A selective cyclooxygenase-2 inhibitor, NS-398, inhibits cell growth by cell cycle arrest in a human malignant fibrous histiocytoma cell line.

BACKGROUND: NS-398, a selective cyclooxygenase-2 (COX-2) inhibitor, has been shown to suppress cell proliferation and induce apoptosis in a variety of human cancer cell lines in vitro, except for sarcoma cell lines. The aim of this study was to examine the effect of NS-398 on two human malignant fibrous histiocytoma (MFH) cell lines: MFH-ino and MFH-ToE.

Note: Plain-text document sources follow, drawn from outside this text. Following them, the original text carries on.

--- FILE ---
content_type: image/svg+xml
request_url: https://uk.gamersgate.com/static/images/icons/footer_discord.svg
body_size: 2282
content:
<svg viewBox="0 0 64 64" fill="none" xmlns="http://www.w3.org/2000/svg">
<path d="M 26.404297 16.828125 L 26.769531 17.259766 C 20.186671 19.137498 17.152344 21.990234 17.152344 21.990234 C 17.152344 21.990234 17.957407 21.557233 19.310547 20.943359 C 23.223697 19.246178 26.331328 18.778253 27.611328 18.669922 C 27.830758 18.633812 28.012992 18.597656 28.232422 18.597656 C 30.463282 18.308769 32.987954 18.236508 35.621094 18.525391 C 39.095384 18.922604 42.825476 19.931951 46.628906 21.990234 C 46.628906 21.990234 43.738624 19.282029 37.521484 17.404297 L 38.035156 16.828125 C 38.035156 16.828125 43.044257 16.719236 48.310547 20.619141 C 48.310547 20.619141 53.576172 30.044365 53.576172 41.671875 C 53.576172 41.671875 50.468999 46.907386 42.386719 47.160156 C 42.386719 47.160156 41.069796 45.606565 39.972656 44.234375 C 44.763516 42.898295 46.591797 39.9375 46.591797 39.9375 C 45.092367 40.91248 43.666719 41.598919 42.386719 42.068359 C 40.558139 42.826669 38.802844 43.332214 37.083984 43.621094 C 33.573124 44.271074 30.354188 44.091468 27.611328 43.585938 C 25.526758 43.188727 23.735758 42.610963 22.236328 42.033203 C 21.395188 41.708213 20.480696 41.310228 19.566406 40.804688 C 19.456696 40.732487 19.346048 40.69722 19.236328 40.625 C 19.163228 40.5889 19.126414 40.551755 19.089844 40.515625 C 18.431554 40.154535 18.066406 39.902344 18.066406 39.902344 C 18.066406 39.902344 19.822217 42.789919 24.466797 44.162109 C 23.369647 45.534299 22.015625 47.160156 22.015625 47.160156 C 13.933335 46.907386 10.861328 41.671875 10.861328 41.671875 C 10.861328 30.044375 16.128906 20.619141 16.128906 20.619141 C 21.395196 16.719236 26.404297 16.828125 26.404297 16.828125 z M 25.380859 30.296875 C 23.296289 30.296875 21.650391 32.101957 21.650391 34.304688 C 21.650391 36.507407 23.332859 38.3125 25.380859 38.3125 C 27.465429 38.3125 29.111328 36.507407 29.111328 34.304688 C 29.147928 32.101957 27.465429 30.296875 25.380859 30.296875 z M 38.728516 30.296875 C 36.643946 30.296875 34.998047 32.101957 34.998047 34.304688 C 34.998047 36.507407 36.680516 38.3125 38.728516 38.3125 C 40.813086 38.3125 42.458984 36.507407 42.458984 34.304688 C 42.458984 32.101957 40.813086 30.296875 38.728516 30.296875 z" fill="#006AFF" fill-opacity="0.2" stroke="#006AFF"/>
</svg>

MATERIALS AND METHODS: We investigated the effect of NS-398 at various concentrations on the growth of MFH cell lines using cell proliferation assay, cell cycle analysis and EIA assay of PGE2 production.
RESULTS: Western blot analysis revealed COX-2 protein expression in both MFH cell lines. NS-398 at 10 or 100 microM resulted in inhibition of the cell proliferation in a dose- and time-dependent manner. NS-398 at 100 microM also induced G0/G1 arrest accompanied by up-regulation of P21WAF1 in MFH-ino cells in a time-dependent manner until 72 hours. NS-398 slightly increased the number of cells in the G2/M-phase and decreased the number in the G0/G1-phase in MFH-ToE cells lacking p53 gene function. Moreover, NS-398 down-regulated PGE2 production in the MFH-ToE cells in a time-dependent manner, but not in the MFH-ino cells.
CONCLUSION: Our results indicate that NS-398 inhibits the cell growth and induces G0/G1 arrest in MFH-ino cells accompanied with up-regulation of P21WAF1.